Project description:BACKGROUND: Alternative splicing (AS) is a central mechanism in the generation of genomic complexity and is a major contributor to transcriptome and proteome diversity. Alterations of the splicing process can lead to deregulation of crucial cellular processes and have been associated with a large spectrum of human diseases. Cancer-associated transcripts are potential molecular markers and may contribute to the development of more accurate diagnostic and prognostic methods and also serve as therapeutic targets. Alternative splicing-enriched cDNA libraries have been used to explore the variability generated by alternative splicing. In this study, by combining the use of trapping heteroduplexes and RNA amplification, we developed a powerful approach that enables transcriptome-wide exploration of the AS repertoire for identifying AS variants associated with breast tumor cells modulated by ERBB2 (HER-2/neu) oncogene expression. RESULTS: The human breast cell line (C5.2) and a pool of 5 ERBB2 over-expressing breast tumor samples were used independently for the construction of two AS-enriched libraries. In total, 2,048 partial cDNA sequences were obtained, revealing 214 alternative splicing sequence-enriched tags (ASSETs). A subset with 79 multiple exon ASSETs was compared to public databases and reported 138 different AS events. A high success rate of RT-PCR validation (94.5%) was obtained, and 2 novel AS events were identified. The influence of ERBB2-mediated expression on AS regulation was evaluated by capillary electrophoresis and probe-ligation approaches in two mammary cell lines (Hb4a and C5.2) expressing different levels of ERBB2. The relative expression balance between AS variants from 3 genes was differentially modulated by ERBB2 in this model system.
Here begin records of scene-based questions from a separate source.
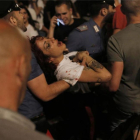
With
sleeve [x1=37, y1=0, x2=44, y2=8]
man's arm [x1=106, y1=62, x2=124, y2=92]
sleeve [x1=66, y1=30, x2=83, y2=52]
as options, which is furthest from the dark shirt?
man's arm [x1=106, y1=62, x2=124, y2=92]

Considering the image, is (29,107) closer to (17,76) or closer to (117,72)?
(117,72)

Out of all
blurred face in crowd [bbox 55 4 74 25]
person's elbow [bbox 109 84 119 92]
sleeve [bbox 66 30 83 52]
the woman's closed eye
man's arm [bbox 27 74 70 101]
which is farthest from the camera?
blurred face in crowd [bbox 55 4 74 25]

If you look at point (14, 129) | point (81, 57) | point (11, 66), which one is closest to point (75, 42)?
point (81, 57)

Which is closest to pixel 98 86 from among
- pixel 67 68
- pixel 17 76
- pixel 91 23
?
pixel 67 68

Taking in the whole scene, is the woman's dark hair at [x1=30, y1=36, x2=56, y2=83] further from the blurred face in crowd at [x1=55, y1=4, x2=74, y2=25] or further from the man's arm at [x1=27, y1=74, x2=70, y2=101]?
the blurred face in crowd at [x1=55, y1=4, x2=74, y2=25]

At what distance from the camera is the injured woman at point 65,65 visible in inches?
69.1

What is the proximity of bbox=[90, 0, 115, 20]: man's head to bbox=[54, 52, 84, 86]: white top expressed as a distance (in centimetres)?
130

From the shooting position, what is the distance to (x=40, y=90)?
59.2 inches

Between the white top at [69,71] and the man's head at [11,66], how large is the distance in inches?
40.0

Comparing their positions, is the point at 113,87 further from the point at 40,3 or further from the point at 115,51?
the point at 40,3

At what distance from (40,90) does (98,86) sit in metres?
0.80

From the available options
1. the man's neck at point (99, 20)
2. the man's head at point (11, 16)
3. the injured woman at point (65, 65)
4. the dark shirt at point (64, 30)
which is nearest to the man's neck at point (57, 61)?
the injured woman at point (65, 65)

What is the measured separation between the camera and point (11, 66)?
2.18 feet

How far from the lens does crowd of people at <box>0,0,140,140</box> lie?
2.18 feet
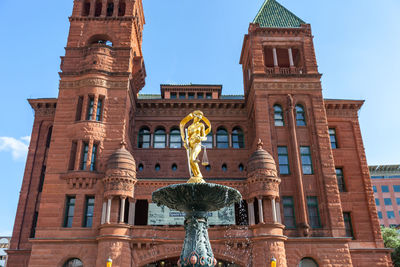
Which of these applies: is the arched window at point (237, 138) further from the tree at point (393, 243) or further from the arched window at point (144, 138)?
the tree at point (393, 243)

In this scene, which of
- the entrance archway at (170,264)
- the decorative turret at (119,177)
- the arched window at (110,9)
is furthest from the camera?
the arched window at (110,9)

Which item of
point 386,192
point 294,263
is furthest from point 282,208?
point 386,192

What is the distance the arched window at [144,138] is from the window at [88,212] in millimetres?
8326

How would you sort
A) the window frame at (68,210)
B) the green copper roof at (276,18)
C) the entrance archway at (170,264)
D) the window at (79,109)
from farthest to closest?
1. the green copper roof at (276,18)
2. the window at (79,109)
3. the entrance archway at (170,264)
4. the window frame at (68,210)

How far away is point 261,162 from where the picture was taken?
26047mm

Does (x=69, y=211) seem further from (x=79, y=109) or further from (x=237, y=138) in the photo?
(x=237, y=138)

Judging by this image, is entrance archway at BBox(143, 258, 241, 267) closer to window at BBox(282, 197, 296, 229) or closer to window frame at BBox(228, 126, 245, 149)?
window at BBox(282, 197, 296, 229)

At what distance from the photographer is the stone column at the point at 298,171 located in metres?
26.2

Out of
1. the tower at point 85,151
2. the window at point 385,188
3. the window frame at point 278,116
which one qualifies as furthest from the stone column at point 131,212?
the window at point 385,188

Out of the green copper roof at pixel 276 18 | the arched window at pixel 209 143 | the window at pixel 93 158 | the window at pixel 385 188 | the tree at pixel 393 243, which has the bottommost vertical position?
the tree at pixel 393 243

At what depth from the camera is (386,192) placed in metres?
80.4

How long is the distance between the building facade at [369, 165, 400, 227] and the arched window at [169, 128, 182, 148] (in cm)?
6243

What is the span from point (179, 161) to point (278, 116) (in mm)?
9605

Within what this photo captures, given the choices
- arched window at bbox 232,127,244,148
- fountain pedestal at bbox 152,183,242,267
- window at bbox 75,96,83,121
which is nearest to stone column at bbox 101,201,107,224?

CONCLUSIONS: In this study, we presented a method for exploring AS from any RNA source in a transcriptome-wide format, which can be directly easily adapted to next generation sequencers. We identified AS transcripts that were differently modulated by ERBB2-mediated expression and that can be tested as molecular markers for breast cancer. Such a methodology will be useful for completely deciphering the cancer cell transcriptome diversity resulting from AS and for finding more precise molecular markers.